Adair Lentini, Head of Media and Communications, has selected a painting by Ilse D'Hollander, who created an extraordinary and highly resonant body of work, during her unfortunately brief career, that demonstrates a profoundly developed sense of color, composition, scale, and surface. "I love the delicate abstract paintings Ilse created. They always fill me with a sense of nostalgia and calmness, which during this time is particularly comforting. I find that each time I revisit one of her paintings I notice new details in her brushwork." 

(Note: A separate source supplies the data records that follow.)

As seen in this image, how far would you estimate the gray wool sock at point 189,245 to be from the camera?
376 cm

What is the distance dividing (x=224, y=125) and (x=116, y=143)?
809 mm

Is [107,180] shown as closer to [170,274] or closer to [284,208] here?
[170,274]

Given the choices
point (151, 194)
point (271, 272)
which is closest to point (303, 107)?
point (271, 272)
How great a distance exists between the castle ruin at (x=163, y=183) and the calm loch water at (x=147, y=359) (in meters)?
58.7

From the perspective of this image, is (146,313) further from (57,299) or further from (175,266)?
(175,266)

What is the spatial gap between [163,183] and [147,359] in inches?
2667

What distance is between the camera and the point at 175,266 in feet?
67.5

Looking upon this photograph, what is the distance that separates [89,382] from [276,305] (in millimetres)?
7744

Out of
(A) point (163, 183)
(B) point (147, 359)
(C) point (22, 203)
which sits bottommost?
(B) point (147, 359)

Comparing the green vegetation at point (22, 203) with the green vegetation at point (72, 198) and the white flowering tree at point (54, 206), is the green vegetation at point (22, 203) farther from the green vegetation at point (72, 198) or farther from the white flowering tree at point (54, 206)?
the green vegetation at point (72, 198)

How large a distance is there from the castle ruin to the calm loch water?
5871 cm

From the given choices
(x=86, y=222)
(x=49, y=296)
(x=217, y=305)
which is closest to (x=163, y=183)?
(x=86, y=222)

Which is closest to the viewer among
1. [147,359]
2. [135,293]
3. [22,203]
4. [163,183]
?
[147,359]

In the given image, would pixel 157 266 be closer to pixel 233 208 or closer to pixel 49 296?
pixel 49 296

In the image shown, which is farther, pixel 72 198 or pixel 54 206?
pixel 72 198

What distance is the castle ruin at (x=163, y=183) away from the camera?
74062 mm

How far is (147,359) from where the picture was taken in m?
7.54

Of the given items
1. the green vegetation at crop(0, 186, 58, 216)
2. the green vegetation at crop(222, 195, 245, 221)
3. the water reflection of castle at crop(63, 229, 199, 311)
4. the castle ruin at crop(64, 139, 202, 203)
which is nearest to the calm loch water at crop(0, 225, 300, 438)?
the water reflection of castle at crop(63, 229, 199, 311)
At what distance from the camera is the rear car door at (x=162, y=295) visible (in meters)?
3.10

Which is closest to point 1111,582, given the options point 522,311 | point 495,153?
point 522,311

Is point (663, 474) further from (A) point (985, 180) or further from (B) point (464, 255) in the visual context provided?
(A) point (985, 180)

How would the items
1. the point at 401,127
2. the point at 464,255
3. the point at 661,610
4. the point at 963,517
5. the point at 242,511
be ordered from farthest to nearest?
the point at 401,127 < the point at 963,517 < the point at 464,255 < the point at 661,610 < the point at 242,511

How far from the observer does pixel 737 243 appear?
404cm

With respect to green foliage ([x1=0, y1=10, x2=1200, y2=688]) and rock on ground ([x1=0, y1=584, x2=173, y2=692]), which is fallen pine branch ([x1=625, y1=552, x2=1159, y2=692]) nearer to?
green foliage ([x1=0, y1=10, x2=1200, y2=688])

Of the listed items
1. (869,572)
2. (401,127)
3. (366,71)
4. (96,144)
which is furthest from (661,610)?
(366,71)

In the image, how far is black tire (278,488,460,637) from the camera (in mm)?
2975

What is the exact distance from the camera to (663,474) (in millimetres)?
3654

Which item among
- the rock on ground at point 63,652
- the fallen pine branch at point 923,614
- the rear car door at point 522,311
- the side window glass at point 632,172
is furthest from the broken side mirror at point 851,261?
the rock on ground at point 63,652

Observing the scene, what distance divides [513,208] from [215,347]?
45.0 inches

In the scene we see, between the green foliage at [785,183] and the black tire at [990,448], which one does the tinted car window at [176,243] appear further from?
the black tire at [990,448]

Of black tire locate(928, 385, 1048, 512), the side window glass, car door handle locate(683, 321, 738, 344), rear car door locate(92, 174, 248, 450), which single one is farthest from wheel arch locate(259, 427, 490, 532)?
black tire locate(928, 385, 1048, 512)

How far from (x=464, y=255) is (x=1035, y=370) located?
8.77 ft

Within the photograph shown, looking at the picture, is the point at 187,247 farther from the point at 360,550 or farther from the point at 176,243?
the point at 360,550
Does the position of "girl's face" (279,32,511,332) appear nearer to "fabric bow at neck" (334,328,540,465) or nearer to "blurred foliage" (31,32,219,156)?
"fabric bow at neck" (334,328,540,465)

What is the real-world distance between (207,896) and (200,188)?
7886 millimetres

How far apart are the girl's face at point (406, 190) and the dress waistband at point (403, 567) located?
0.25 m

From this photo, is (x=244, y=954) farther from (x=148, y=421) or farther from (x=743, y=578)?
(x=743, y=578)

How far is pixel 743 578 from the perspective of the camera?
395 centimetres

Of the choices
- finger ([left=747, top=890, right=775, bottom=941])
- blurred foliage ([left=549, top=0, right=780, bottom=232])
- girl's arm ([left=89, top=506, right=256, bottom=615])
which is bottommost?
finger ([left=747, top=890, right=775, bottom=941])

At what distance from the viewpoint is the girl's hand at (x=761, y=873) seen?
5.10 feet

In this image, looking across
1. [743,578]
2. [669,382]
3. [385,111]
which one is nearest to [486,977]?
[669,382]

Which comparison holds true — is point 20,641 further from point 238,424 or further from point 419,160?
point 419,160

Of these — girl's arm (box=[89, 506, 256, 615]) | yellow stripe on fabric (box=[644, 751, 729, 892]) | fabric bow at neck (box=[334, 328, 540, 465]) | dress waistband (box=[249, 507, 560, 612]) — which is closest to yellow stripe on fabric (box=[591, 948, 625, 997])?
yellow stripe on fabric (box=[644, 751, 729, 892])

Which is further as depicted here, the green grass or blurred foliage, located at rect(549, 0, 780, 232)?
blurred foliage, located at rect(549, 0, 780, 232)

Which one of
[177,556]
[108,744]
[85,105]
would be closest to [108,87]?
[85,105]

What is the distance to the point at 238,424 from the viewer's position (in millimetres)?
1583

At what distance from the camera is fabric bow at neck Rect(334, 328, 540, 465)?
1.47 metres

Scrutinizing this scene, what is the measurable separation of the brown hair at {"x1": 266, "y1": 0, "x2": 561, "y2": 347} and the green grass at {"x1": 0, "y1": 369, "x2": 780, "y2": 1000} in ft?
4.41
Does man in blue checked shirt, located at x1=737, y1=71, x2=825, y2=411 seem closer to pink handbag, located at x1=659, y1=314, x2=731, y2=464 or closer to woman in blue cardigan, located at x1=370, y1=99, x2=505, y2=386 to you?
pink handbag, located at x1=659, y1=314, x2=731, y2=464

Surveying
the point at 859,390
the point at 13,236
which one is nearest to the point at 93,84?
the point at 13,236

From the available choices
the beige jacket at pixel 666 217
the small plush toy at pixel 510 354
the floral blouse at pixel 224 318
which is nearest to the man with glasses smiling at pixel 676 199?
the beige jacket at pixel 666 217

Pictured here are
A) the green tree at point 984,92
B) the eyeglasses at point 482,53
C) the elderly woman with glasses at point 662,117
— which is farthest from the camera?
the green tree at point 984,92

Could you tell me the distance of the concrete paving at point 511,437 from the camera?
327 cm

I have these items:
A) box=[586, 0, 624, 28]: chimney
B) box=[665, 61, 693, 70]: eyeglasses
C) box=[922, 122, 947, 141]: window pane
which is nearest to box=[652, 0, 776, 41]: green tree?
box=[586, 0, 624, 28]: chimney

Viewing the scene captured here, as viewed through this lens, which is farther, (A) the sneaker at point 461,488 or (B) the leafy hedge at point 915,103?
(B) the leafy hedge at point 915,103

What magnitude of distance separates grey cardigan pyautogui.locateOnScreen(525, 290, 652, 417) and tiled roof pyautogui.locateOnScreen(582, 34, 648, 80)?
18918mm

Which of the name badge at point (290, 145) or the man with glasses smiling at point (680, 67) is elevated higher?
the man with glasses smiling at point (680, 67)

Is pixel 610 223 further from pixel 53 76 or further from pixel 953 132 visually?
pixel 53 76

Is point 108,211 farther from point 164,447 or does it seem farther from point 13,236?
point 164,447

Through her use of subtle tones and pared-down compositions, Ilse D'Hollander highlights the rich dialogue between representation and abstraction. She drew inspiration from her surroundings in both Sin-Niklaas, Belgium, where she was born, and the small town of Paulatem, in the Flemish countryside, where she spent the last, highly productive years of her life. Her paintings allude to the material world, suggesting objects, interiors, rural vistas and vast horizons; nonetheless, these images remain resolutely abstract. Focused on the ways in which color and form are perceived, D’Hollander’s work reveals a masterful command of graphic composition and painterly touch.  

In the only text she penned about her work, D’Hollander wrote that, “A painting comes into being when ideas and the act of painting coincide. When referring to ideas, it implies that as a painter, I am not facing my canvas as a neutral being but as an acting being who is investing into the act of painting. My being is present in my action on the canvas.”